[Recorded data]
* * * *

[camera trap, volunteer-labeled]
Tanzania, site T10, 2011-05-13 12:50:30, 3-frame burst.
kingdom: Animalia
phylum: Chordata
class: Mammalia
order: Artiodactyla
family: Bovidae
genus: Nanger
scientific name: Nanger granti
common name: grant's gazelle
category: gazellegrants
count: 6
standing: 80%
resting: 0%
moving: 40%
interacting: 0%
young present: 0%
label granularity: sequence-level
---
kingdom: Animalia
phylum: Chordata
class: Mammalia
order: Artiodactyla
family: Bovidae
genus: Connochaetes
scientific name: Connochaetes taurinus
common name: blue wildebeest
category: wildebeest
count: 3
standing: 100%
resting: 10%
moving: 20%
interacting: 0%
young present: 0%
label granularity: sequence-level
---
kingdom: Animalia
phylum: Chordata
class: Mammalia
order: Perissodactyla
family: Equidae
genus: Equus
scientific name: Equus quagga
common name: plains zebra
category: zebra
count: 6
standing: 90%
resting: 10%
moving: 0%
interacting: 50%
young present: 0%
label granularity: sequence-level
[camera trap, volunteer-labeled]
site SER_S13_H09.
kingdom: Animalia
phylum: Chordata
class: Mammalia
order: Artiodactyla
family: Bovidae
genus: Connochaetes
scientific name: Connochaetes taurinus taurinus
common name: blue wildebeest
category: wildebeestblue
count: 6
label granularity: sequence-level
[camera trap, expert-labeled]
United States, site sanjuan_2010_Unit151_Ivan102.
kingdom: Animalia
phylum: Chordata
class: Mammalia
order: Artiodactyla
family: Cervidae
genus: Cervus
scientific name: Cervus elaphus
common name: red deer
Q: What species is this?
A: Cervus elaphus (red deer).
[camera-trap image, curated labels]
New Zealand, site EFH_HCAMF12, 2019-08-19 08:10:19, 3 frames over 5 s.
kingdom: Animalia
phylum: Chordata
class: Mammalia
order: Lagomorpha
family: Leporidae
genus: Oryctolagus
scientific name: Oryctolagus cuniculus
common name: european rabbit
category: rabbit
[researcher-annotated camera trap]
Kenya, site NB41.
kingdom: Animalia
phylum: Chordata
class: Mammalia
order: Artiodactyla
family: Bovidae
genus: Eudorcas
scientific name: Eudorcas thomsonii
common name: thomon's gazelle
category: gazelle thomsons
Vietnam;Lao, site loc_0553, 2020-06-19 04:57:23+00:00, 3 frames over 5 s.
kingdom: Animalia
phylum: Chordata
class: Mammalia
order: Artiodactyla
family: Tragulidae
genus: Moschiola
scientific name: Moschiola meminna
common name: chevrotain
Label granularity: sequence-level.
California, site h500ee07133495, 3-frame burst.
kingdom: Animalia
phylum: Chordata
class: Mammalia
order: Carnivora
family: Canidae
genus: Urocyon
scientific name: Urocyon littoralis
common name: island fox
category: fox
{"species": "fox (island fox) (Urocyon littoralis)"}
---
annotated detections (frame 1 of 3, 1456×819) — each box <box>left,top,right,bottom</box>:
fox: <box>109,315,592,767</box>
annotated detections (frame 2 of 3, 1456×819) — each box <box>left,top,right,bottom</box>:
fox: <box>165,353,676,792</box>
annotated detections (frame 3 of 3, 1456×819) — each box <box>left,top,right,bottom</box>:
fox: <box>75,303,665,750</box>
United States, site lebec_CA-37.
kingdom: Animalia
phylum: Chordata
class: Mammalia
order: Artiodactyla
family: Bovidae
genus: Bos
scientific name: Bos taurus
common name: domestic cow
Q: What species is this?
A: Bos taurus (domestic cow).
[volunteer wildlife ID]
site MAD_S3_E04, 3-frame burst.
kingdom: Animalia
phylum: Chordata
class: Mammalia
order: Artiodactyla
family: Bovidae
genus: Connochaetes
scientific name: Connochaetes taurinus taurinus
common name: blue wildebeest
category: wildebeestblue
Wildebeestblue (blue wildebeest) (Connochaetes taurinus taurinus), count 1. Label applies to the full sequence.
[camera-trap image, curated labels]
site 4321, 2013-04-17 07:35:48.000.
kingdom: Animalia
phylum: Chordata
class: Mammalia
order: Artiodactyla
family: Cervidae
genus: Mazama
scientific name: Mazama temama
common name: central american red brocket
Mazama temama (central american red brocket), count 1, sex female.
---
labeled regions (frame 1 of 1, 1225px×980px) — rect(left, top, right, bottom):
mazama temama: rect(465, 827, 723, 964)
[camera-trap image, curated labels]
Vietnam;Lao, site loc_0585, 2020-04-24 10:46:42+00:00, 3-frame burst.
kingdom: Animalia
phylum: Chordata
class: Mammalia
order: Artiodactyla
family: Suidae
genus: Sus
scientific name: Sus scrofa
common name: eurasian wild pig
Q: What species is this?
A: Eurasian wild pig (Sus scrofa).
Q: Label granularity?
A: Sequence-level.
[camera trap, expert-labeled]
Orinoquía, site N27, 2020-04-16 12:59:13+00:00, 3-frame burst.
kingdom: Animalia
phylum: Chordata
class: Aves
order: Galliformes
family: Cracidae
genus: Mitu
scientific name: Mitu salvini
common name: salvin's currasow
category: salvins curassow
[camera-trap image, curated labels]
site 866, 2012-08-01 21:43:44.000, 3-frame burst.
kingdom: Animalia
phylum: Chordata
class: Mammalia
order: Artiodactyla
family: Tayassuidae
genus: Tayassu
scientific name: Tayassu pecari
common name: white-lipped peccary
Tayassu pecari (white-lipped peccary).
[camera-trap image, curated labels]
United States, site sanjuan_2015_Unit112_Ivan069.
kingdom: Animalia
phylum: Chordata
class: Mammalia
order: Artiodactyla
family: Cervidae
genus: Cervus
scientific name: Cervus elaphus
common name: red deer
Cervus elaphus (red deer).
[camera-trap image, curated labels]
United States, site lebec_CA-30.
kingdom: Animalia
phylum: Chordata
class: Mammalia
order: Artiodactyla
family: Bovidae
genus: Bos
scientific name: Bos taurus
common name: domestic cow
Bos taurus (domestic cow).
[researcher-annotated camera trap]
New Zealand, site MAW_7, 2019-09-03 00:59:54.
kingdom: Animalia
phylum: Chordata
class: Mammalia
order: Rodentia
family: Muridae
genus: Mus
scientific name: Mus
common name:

* * * *

EXERCISE INSTRUCTIONS = Return only the lines between the one holding "common name: european rabbit" and the one holding "scientific name: Urocyon littoralis", inclusive, exactly as they appear above.

OUTPUT FOR THIS EXERCISE =
common name: european rabbit
category: rabbit
[researcher-annotated camera trap]
Kenya, site NB41.
kingdom: Animalia
phylum: Chordata
class: Mammalia
order: Artiodactyla
family: Bovidae
genus: Eudorcas
scientific name: Eudorcas thomsonii
common name: thomon's gazelle
category: gazelle thomsons
Vietnam;Lao, site loc_0553, 2020-06-19 04:57:23+00:00, 3 frames over 5 s.
kingdom: Animalia
phylum: Chordata
class: Mammalia
order: Artiodactyla
family: Tragulidae
genus: Moschiola
scientific name: Moschiola meminna
common name: chevrotain
Label granularity: sequence-level.
California, site h500ee07133495, 3-frame burst.
kingdom: Animalia
phylum: Chordata
class: Mammalia
order: Carnivora
family: Canidae
genus: Urocyon
scientific name: Urocyon littoralis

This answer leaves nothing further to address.